O que resta de futuro? Como as novas tecnologias situam-se em um contexto de crise climática

Bibiana de Moraes Diasa,b; Felipe Ornella,c

 

 

Emergências climáticas dos mais diversos tipos têm assolado cada vez mais o planeta. Em 2023, índices como temperatura, concentração de gases-estufa, derretimento de gelo marinho e aumento do nível do mar assumiram os níveis mais altos já registrados até então1. Mudanças como essas afetam, de forma direta ou indireta, o modo de vida da maior parte da população. Em um mundo cada vez mais impactado pela aceleração do tempo2, preocupações de ordem coletiva, como é o caso da crise climática, correm o risco de acabar ignoradas ou relegadas a segundo plano.

É apenas quando a crise do clima estoura a bolha do ativismo ecológico e se transforma em catástrofe ou emergência climática, dando-se a ver da forma mais calamitosa possível, que o tempo se obriga a parar de correr desenfreadamente e volta seu olhar para isso. Das enchentes no Rio Grande do Sul em maio de 20243 à morte de mais de 100 botos por conta do aumento da temperatura do Rio Tefé, na Amazônia4, Estado e comunidade entram em estado de alerta e coletivamente se dedicam a contornar esse tipo de acontecimento5, 6. Nesse sentido, questiona-se: esse fenômeno de mobilização coletiva se trata apenas de solidariedade fraternal ou é sintoma de uma sociedade que deseja voltar ao seu normal o mais rápido possível, almejando apagar qualquer resquício que "faça o tempo parar"?

Tomando o exemplo das enchentes no Rio Grande do Sul, a mobilização coletiva foi essencial para que mais de 2 milhões de afetados7 pudessem reestabelecer, de alguma forma, o cumprimento de suas necessidades básicas. No entanto, passados alguns meses da catástrofe, o tema da emergência climática já não povoa mais o debate público. A preocupação com a catástrofe climática, no âmbito do senso comum, acabou à medida em que o tema já não afeta tanto o transcorrer normal das atividades cotidianas. Apesar disso, a emergência climática permanece existindo, mas de forma um pouco menos "barulhenta".

Entende-se que, para que os desastres não aumentem em quantidade e proporção, é necessário que se pense o clima não apenas quando ele se dá a ver em forma de catástrofe, mas que a reflexão e elaboração de estratégias para o combate à crise climática seja feito a todo o tempo, permeando as mais diversas esferas de decisão 8. Nesse sentido, a anteriormente nomeada aceleração do tempo pode, de alguma forma, auxiliar: se o boom de aumento e produção desenfreada de novas tecnologias é parte do tempo acelerado em que se vive na atualidade, isso pode ser usado como tática (aos moldes do conceito do termo para Certeau, 20129) para a promoção de uma realidade que, através do uso da tecnologia, promova um freamento da crise climática, conforme proposto na última Assembleia Geral da ONU (Organização das Nações Unidas)10.

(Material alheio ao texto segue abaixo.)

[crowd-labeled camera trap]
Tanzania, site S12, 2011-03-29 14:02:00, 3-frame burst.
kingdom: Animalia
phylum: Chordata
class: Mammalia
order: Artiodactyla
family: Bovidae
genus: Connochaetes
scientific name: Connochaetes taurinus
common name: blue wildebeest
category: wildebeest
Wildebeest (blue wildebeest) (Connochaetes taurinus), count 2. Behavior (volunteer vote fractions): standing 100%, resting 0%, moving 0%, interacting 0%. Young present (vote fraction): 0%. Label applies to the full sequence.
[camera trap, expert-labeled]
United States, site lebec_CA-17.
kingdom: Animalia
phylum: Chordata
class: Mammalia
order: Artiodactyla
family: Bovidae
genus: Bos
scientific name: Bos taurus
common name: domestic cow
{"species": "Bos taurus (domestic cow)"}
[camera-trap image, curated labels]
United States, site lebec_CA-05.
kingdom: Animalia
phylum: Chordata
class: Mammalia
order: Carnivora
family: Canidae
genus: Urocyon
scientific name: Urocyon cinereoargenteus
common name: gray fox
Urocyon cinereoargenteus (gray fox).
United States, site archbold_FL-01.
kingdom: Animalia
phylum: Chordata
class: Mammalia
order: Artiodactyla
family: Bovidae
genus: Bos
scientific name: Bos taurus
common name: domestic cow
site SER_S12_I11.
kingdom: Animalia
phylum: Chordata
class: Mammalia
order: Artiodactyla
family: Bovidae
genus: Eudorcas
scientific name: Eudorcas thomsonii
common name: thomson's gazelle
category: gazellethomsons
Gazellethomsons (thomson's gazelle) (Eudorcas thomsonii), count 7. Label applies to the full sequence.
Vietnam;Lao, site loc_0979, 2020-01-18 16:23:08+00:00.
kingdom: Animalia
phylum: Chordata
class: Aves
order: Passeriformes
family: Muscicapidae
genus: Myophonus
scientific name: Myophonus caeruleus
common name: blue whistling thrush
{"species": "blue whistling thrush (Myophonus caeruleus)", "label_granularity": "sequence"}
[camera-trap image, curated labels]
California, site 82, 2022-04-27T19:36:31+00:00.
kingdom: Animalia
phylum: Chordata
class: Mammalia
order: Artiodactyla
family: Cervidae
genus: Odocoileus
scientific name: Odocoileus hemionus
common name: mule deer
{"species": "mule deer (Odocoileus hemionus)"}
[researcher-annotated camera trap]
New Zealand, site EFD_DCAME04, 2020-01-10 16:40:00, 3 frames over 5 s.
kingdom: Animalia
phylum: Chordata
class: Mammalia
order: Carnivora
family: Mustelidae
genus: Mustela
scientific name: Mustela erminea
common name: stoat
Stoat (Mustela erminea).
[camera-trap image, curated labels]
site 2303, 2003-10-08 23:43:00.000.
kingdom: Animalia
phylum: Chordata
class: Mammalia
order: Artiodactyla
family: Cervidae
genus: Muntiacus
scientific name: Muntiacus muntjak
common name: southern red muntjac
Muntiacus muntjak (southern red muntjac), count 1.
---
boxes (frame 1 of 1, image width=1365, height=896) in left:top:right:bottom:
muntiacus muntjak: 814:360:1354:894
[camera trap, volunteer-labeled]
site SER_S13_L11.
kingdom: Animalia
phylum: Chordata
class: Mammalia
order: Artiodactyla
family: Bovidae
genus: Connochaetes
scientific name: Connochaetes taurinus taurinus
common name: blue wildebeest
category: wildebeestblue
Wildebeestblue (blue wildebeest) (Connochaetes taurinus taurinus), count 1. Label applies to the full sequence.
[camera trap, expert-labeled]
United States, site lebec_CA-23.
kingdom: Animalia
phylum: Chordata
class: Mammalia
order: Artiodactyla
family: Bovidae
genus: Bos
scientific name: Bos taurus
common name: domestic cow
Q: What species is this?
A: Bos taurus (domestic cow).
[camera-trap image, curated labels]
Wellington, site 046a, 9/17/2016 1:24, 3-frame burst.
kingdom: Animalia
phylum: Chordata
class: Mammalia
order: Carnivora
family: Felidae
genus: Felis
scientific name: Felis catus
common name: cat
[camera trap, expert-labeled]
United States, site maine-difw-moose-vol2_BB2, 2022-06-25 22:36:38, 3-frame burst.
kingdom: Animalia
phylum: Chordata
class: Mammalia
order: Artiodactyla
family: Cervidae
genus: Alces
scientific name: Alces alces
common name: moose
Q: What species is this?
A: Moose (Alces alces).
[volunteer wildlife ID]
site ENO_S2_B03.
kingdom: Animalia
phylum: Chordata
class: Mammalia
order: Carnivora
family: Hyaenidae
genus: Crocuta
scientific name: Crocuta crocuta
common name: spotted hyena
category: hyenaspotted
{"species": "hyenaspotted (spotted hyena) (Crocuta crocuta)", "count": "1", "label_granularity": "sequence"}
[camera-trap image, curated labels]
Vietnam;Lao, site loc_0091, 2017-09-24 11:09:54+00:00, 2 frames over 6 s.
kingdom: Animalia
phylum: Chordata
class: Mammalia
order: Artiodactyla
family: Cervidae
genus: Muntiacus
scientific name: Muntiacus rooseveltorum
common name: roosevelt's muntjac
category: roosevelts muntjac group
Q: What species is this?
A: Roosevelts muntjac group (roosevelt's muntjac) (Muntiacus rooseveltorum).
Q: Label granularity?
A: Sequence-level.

Algumas iniciativas de empresas e desenvolvedores de tecnologias já pontuam a utilização da Inteligência Artificial, por exemplo, em prol do combate às mudanças e à crise climática11,12,13. Essa pode se apresentar como uma saída para que se promova uma mudança crítica e responsável na forma de pensar o desenvolvimento tecnológico, de forma que este promova uma manutenção da possibilidade de futuro. No entanto, a ação, nesse sentido, não é simples, pois para que aconteça seria necessária uma mudança também na forma de pensar e nos valores das principais big techs da atualidade.

Em 2024, um artigo na revista Forbes13 e, em dezembro de 2023, uma reportagem da CNN Brasil14, dedicaram-se a pensar sobre quais seriam as limitações da Inteligência Artificial na resolução ou apaziguamento da crise climática, levantando a questão de que o avançado sistema de aprendizado da Inteligência Artificial seria sim capaz de contribuir no freamento da mudança climática, prevendo futuros desastres, auxiliando comunidades vulneráveis através de estratégias de prevenção13, reduzindo a poluição e melhorando modelos meteorológicos14; mas que, no entanto, há uma contrapartida que deve também ser levada em conta: a emissão de grandes quantidades de gás carbônico pelos grandes modelos de Inteligência Artificial13, 14.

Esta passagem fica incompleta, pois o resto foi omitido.